I don't see how anyone who supports the War in Iraq would not support reinstatement of the draft.

The President announced last night his intention to send an additional 21,000 U.S. troops to Iraq. The military is at the breaking point with more than 50 percent of our combat troops already deployed in Iraq. The question is:  where will the additional troops--including those that may follow if the war is escalated further--come from? 

The 21,000 soldiers that the President was talking about will not be fresh troops.  Many of them are already on the ground in Iraq and will have their deployments extended.  Almost 250,000 of the troops currently deployed in Iraq have served more than one tour, and some have been deployed as many as six times. 

Since the start of the war, more than 14,000 discharged army veterans--members of the Individual Ready Reserve--have been called back from their jobs and families to serve in Iraq.  Thousands have had their tours extended under so-called stop-loss orders.

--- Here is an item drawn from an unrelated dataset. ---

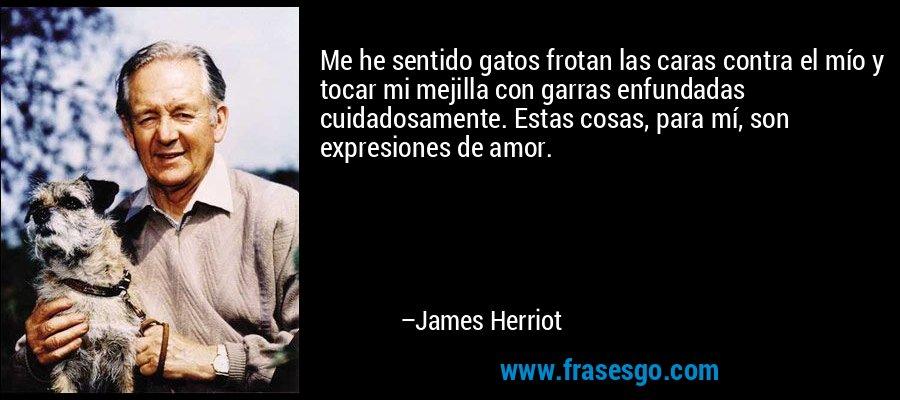 Me he sentido gatos frotan las caras contra el mío y tocar mi mejilla con garras enfundadas cuidadosamente. Estas cosas, para mí, son expresiones de amor. – James Herriot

The forced, repeated deployments of nominally volunteer troops not only violates the spirit of the contract with these soldiers, it is a cruel and unfair  erosion of the principle of shared sacrifice which has been totally absent in the prosecution of this war.

Last night President Bush warned the nation that we are in for further sacrifices in Iraq.  But the truth is, the sacrifice is being borne exclusively by the 1 million-plus troops who have served, and their families.  Three thousand have made the ultimate sacrifice and 22,000 have been wounded and maimed. 

The rest of us have not been called upon to make any sacrifice at all.  It is the first time in an American war in which the populace has not even been asked to bear the burden of the war's cost.  Fighting this war with borrowed money, we are leaving our children and their children to pick up the check that as of now is roughly $500 billion,
and counting.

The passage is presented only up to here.